Nordquist N, Olofsson P, Vingsbo-Lundberg C, Petterson U, Holmdahl R. · Dept. of Genetics & Pathology, Uppsala University, Uppsala, Sweden. · J Autoimmun. · Pubmed #11090241 No free full text.

Abstract: We have defined previously five quantitative trait loci controlling development of pristane-induced arthritis in a cross between E3 and DA rats. To define new loci controlling the disease we have mapped three recombinant inbred strains between DA and E3 and analysed an F2 cross between DA rats and one of these RI strains. Two novel loci affecting disease severity are identified on chromosome 1 (Pia8) and chromosome 4 (Pia7) respectively. We could also reproduce the earlier identified Pia3 locus on chromosome 6 associated with arthritis onset.
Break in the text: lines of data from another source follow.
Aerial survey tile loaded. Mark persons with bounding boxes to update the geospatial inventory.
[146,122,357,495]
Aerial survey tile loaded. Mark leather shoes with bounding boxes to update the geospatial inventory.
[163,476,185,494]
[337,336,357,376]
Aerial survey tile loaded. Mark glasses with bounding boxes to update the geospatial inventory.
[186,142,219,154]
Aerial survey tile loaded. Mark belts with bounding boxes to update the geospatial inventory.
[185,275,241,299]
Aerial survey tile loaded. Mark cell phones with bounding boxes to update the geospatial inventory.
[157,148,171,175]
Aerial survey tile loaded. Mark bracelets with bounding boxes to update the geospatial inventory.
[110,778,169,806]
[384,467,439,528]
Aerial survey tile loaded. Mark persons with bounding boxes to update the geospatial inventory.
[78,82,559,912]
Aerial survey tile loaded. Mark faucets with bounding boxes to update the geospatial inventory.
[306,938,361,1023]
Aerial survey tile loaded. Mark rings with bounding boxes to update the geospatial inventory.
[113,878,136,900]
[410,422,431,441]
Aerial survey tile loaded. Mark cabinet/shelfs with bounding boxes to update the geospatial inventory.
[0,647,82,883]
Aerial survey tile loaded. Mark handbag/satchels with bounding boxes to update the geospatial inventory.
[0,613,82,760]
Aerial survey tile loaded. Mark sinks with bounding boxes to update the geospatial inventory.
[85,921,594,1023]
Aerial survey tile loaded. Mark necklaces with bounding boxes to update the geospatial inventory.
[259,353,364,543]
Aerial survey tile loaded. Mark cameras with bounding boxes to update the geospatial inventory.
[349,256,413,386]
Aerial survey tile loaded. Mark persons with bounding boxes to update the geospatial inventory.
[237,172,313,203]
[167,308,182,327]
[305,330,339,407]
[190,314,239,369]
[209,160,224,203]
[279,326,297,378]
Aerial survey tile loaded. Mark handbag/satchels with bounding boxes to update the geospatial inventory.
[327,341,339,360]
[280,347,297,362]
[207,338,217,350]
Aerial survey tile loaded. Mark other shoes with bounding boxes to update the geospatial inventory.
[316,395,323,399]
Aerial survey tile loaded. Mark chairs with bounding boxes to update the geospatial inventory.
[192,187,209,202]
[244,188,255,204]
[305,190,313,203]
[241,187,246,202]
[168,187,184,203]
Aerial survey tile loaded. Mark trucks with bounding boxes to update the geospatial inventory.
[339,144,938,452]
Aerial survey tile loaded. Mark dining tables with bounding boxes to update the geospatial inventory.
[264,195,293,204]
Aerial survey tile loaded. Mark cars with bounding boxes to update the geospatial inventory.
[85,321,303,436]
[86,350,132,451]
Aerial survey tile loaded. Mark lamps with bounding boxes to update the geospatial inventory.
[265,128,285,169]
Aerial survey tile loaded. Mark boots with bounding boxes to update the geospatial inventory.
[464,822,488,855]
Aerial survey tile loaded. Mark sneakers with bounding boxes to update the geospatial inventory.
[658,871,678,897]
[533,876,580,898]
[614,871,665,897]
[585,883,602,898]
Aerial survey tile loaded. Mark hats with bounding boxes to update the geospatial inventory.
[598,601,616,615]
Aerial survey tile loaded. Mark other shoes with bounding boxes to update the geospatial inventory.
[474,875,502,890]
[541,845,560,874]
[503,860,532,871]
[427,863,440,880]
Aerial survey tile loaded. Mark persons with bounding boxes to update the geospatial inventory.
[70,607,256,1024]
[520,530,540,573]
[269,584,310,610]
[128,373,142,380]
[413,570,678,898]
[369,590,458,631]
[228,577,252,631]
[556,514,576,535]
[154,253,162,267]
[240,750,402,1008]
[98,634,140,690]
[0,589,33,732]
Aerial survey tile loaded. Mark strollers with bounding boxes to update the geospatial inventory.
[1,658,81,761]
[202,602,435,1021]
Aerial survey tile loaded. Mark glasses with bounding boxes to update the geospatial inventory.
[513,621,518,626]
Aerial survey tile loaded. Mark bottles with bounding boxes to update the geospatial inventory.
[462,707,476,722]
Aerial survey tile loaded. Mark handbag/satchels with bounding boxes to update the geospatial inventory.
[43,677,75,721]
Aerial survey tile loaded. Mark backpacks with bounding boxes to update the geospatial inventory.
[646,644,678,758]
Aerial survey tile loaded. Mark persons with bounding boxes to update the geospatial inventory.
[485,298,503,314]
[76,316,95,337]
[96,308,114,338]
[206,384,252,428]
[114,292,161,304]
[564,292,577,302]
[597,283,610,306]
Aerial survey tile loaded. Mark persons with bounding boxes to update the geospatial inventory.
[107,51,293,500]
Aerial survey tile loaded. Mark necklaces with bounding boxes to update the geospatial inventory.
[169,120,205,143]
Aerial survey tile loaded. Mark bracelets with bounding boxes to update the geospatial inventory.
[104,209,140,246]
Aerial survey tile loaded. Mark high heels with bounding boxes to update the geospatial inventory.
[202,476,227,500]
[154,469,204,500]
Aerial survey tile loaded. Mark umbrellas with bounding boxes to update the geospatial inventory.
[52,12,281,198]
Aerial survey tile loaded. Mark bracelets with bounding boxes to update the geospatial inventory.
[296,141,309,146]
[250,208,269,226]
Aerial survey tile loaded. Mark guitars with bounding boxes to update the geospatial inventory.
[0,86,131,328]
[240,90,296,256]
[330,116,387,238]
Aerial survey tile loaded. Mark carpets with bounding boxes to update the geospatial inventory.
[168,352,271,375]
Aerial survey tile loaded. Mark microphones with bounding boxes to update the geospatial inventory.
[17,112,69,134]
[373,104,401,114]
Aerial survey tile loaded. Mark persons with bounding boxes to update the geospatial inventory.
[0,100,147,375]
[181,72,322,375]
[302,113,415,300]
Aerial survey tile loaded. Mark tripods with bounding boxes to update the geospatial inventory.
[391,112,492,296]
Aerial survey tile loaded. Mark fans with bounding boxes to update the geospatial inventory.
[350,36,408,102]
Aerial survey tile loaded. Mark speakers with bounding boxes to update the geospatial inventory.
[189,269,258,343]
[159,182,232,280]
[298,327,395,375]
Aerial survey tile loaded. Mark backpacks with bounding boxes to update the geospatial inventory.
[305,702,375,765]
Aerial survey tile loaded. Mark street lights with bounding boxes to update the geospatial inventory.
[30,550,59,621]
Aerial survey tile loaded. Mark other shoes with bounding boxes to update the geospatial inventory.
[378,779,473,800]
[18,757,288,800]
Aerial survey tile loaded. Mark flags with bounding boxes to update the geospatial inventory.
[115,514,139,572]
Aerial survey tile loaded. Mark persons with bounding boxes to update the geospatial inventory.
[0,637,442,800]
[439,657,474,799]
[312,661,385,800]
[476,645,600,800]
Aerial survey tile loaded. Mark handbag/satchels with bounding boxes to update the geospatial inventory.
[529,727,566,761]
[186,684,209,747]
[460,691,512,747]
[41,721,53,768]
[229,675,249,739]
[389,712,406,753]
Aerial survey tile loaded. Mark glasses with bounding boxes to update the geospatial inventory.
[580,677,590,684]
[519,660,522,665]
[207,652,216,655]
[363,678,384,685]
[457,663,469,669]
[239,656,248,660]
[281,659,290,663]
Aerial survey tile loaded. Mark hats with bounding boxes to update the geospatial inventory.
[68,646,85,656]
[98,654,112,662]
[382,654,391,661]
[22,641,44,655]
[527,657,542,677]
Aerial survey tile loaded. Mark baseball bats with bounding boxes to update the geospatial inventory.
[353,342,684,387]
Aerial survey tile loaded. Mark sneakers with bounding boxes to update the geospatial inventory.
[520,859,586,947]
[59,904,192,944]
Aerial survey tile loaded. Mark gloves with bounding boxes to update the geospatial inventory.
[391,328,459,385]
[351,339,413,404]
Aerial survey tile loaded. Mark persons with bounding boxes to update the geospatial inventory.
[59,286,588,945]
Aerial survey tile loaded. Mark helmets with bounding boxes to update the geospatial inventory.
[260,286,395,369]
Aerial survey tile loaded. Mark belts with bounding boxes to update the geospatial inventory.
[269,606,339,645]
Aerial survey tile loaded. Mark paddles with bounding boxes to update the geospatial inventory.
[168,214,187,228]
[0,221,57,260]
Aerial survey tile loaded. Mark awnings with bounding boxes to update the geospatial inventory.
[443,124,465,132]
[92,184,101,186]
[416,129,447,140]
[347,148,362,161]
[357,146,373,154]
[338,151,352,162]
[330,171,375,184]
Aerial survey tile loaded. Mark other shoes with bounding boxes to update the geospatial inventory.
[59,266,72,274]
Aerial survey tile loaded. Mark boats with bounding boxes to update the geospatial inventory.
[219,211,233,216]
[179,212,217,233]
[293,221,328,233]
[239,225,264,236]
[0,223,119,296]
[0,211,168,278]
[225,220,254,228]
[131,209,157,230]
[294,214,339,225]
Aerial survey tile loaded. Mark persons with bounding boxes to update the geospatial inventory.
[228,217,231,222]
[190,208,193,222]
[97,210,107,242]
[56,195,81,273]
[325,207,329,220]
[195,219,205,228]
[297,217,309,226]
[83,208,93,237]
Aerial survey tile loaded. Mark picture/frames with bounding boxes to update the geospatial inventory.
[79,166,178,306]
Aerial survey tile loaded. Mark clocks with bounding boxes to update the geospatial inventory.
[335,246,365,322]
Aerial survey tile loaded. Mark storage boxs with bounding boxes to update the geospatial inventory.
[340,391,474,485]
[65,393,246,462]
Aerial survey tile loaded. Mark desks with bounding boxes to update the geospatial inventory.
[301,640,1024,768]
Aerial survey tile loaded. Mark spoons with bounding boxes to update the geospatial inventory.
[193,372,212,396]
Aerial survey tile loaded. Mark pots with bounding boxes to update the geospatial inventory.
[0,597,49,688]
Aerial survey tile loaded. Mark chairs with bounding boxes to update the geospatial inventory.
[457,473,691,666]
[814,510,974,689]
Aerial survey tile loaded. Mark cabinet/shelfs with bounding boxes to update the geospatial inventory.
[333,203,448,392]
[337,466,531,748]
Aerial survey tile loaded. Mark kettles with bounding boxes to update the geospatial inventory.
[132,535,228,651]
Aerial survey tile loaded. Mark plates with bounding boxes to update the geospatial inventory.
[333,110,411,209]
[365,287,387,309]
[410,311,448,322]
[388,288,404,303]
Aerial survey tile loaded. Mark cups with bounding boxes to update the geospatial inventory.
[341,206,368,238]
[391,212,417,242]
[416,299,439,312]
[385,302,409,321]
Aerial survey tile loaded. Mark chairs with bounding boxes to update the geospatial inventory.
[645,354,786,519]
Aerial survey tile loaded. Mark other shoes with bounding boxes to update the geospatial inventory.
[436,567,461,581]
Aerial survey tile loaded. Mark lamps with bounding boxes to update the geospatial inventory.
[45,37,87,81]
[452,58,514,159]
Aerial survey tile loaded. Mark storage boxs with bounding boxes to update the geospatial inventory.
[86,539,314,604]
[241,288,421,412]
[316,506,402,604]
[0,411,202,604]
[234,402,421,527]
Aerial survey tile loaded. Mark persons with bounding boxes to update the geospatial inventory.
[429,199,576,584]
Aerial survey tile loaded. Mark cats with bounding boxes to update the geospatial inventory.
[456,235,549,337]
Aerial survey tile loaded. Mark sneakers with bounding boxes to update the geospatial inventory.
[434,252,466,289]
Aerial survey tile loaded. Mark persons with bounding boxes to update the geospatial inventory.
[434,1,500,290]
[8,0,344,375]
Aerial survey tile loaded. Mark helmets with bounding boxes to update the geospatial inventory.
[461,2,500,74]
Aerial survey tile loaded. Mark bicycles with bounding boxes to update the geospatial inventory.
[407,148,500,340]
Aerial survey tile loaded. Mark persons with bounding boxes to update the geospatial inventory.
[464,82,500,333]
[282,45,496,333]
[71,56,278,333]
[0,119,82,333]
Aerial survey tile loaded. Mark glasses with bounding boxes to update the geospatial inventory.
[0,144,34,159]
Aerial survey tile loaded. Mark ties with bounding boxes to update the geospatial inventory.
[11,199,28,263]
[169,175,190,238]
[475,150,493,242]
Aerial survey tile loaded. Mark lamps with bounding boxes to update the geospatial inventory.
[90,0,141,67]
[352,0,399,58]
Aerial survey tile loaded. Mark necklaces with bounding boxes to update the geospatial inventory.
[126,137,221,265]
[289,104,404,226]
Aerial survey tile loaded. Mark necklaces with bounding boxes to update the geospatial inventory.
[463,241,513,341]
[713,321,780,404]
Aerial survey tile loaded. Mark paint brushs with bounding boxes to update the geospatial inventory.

In the original E3xDA F2 cross, neither of the loci Pia7, Pia8, or Pia1 showed any association with arthritis. To investigate the possibility of interacting loci preventing the phenotypic expression of other loci, the E3xDA F2 cross was re-analysed with a model for a two locus interaction, knowing the presence of these newly identified loci. We found suggestive evidence for an interaction where an effect of Pia7 and Pia1 on disease severity depends on DA homozygosity at specific loci, which themselves do not confer susceptibility. This shows that additional disease associated loci can be identified if other loci are neutralized. This will be of importance for understanding the complex genetics controlling rheumatoid arthritis.